**Task goal:**
Starting at the line that contains "Is point (126, 72)" and ending at the last line of the items, present those lines as a numbered list, leaving out any blank lines.

[Dataset excerpt]
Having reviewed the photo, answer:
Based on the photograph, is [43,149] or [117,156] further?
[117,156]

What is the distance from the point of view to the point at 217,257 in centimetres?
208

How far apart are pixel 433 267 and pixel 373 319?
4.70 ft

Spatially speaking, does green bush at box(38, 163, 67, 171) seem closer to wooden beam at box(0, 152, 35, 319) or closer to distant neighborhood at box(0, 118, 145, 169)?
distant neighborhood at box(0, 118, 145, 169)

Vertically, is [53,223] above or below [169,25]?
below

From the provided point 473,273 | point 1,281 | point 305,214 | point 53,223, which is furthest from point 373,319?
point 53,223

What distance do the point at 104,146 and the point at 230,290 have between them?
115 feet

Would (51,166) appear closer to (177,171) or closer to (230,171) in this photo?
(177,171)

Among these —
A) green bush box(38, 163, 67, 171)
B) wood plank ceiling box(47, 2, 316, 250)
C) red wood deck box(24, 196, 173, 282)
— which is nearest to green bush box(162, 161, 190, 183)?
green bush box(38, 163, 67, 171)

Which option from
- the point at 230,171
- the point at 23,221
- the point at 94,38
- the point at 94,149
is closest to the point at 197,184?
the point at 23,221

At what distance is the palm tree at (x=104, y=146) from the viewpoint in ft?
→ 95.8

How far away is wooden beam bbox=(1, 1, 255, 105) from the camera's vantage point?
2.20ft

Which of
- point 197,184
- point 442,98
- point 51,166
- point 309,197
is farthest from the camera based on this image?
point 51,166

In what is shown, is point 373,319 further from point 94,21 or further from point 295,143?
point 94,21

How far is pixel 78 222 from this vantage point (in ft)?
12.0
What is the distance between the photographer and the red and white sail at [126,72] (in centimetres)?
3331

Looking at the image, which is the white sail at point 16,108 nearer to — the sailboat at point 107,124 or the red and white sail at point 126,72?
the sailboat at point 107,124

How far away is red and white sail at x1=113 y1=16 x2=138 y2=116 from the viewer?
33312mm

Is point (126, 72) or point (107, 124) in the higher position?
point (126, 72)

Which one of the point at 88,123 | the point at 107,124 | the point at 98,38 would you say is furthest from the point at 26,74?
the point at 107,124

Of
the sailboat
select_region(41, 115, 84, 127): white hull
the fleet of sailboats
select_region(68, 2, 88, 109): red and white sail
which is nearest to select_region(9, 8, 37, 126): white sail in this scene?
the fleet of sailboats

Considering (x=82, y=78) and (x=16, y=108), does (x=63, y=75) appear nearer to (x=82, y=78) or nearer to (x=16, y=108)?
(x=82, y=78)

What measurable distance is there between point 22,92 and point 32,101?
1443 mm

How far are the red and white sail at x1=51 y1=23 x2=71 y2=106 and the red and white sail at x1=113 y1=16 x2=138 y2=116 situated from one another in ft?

**Written response:**
1. Is point (126, 72) or point (107, 124) in the higher position?
2. point (126, 72)
3. Which one of the point at 88,123 | the point at 107,124 | the point at 98,38 would you say is furthest from the point at 26,74?
4. the point at 107,124
5. Of
6. the sailboat
7. select_region(41, 115, 84, 127): white hull
8. the fleet of sailboats
9. select_region(68, 2, 88, 109): red and white sail
10. which is nearest to select_region(9, 8, 37, 126): white sail in this scene?
11. the fleet of sailboats
12. Considering (x=82, y=78) and (x=16, y=108), does (x=63, y=75) appear nearer to (x=82, y=78) or nearer to (x=16, y=108)?
13. (x=82, y=78)
14. What measurable distance is there between point 22,92 and point 32,101?
15. 1443 mm
16. How far are the red and white sail at x1=51 y1=23 x2=71 y2=106 and the red and white sail at x1=113 y1=16 x2=138 y2=116 situated from one another in ft?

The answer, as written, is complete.